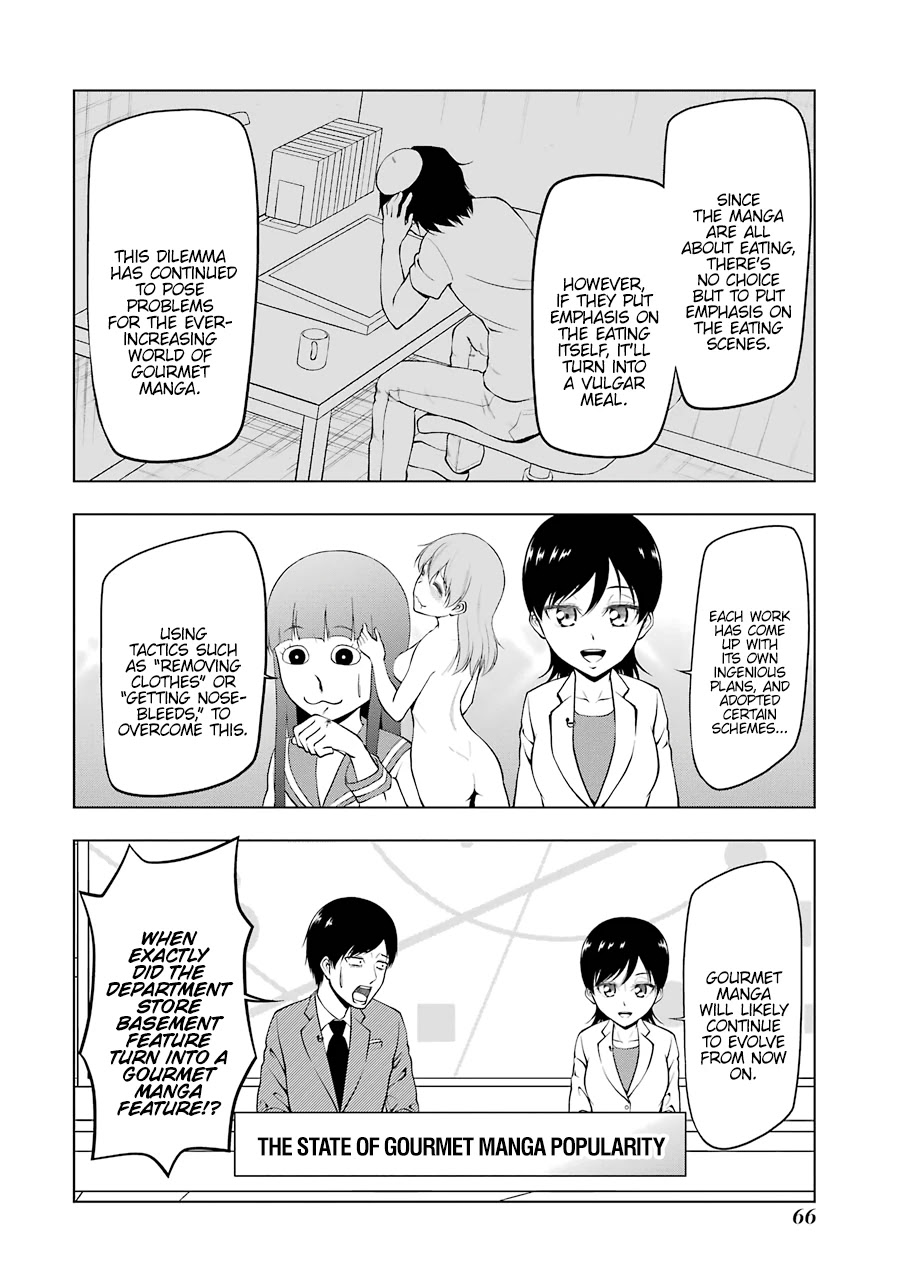 NEWS×it Chapter 7 page 8 - Chapter 7: Renovated Department Store Basement Opens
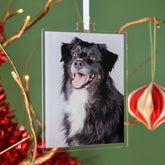 Personalised Large Photo Bauble Rectangle Photo Upload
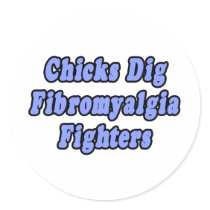 Chicks Dig Fibromyalgia Fighters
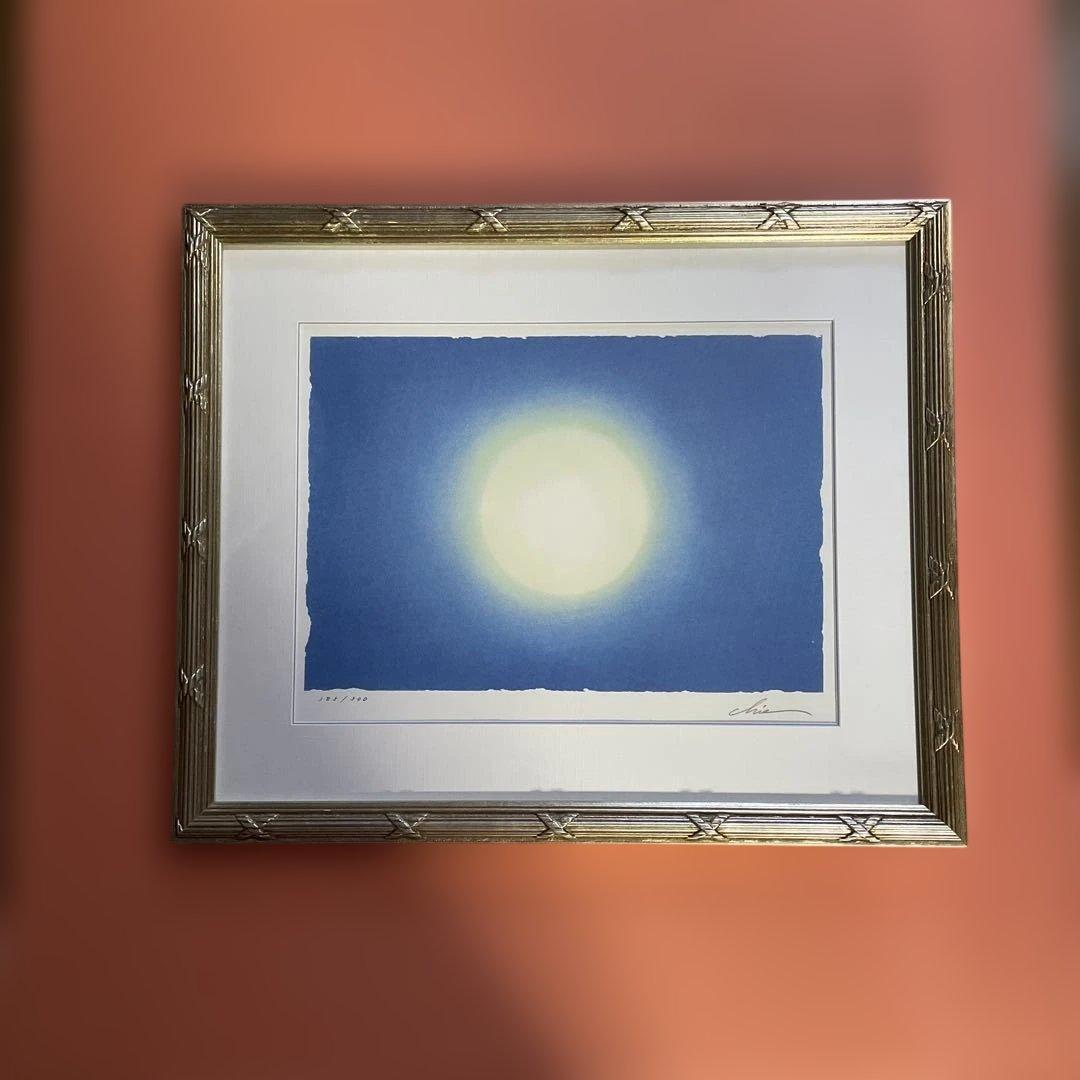 ChieArt 版画サイン入り 『月光』184/300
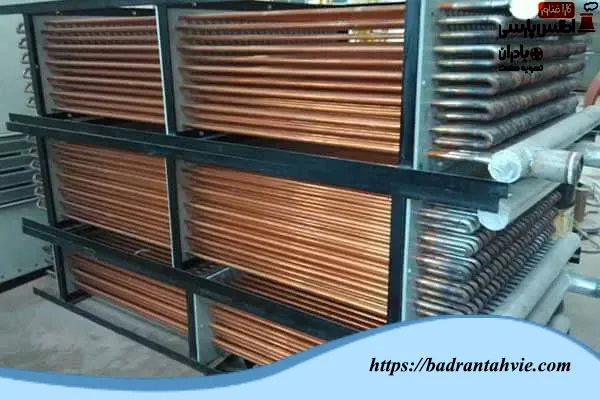 کویل مسی کولینگ تاور مدار بسته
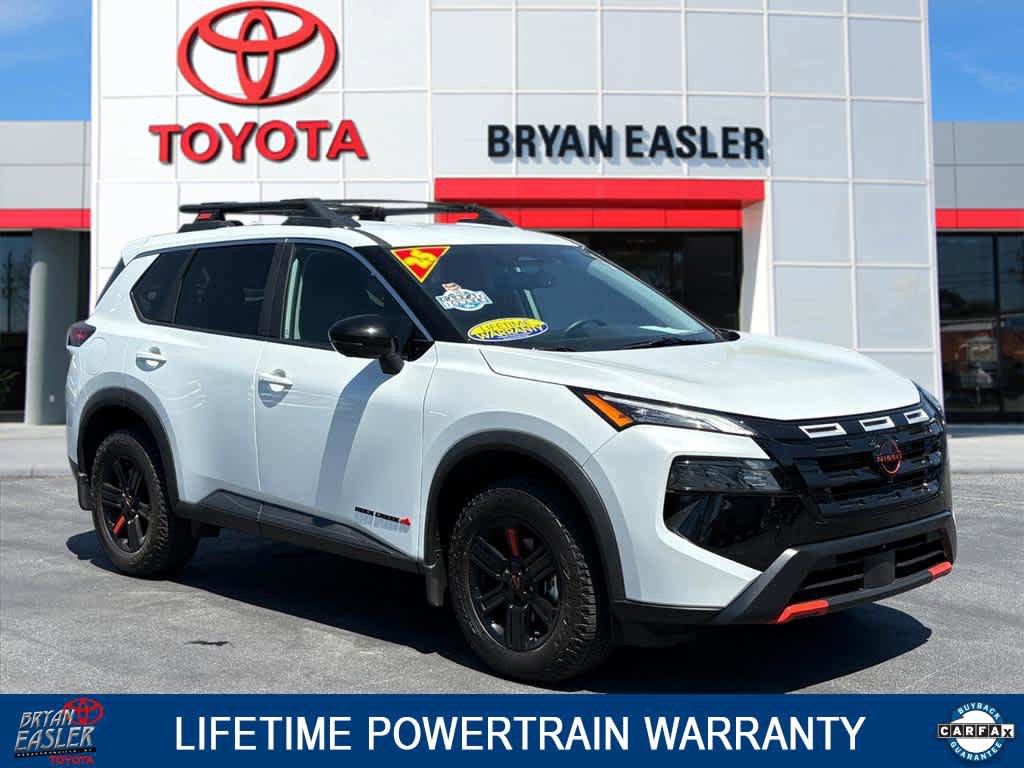 Used 2025 Nissan Rogue SV w/ Rock Creek Premium Package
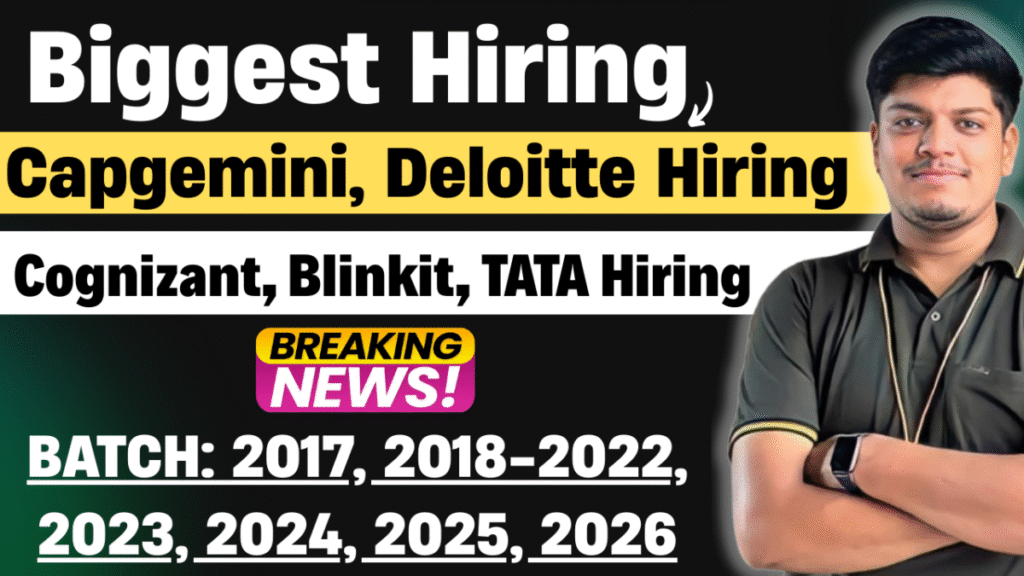 Capgemini Associate Software Engineer Hiring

-.-.-

● WHAT THE TASK REQUIRES: Format the lines above as a Markdown table with the columns Row and Line, giving each line a row number and skipping any blank lines. Leave the pictures out of the answer.

● RESULT FOR THIS TASK:
| Row | Line |
|---|---|
| 1 |  NEWS×it Chapter 7 page 8 - Chapter 7: Renovated Department Store Basement Opens |
| 2 |  Personalised Large Photo Bauble Rectangle Photo Upload |
| 3 |  Chicks Dig Fibromyalgia Fighters |
| 4 |  ChieArt 版画サイン入り 『月光』184/300 |
| 5 |  کویل مسی کولینگ تاور مدار بسته |
| 6 |  Used 2025 Nissan Rogue SV w/ Rock Creek Premium Package |
| 7 |  Capgemini Associate Software Engineer Hiring |